The court summarizes:
Simply put, Plaintiffs have not cited to, nor is the Court aware of, any legal authority standing for the proposition that a former federal official is exempt from a forum-selection clause to which he agreed to in his individual capacity.
(One possible reason why the court didn’t find any such precedent is that it’s such an asinine argument that few lawyers would ever want to jeopardize their reputations making it).
Trump also argued that the case raised Florida-specific issues. The court shreds this argument too:
this case involves issues that are national in scope… First, although some Plaintiffs, including Plaintiff Trump, are in Florida, others are located around the country in Colorado, New York, and Washington, D.C. Second, YouTube is headquartered in California. Third, Plaintiffs are suing Defendants on behalf of a nationwide class. And fourth, Plaintiffs invoke the First Amendment of the U.S. Constitution to invalidate a federal statute.

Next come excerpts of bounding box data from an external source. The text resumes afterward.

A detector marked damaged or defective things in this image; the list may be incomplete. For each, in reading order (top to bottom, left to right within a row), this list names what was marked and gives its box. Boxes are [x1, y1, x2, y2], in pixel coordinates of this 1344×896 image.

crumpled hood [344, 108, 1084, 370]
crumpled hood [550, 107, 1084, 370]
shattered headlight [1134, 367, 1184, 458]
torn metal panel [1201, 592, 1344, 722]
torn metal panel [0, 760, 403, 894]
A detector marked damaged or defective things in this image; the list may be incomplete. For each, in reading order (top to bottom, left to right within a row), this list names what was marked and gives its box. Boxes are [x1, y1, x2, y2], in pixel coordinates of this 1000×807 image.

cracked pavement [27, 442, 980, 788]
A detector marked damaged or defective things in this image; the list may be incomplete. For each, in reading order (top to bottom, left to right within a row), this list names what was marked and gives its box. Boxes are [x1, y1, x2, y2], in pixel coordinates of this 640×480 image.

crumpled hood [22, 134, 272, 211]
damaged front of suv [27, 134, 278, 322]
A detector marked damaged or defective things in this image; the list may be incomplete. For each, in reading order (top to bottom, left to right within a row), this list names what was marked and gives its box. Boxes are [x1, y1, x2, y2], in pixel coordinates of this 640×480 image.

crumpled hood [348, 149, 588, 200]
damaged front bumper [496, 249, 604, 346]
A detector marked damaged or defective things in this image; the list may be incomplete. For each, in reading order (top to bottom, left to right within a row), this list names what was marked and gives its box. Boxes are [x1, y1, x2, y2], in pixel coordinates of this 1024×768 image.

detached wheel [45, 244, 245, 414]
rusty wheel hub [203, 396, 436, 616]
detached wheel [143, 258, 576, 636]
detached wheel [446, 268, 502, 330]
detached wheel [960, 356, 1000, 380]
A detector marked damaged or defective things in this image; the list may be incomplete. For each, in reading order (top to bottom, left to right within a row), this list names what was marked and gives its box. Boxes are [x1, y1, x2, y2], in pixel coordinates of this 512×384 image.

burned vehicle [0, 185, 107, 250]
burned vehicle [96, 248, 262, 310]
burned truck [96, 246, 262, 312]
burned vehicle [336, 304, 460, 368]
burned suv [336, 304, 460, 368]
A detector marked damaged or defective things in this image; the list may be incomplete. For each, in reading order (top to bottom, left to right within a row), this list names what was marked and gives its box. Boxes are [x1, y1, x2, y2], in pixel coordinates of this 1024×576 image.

With respect to the possible unconscionability of YouTube’s TOS, the court says “the bargaining power between social media companies and their customers does not render a forum-selection clause to be unconscionable.”
Onto step 3 of my 6-step prediction.
A reminder that Jess Miers and I documented 60+ similar cases that failed. The case’s future is not in doubt.
Case citation: Trump v. YouTube LLC, 1:21-cv-22445-KMM (S.D. Fla. Oct. 6, 2021)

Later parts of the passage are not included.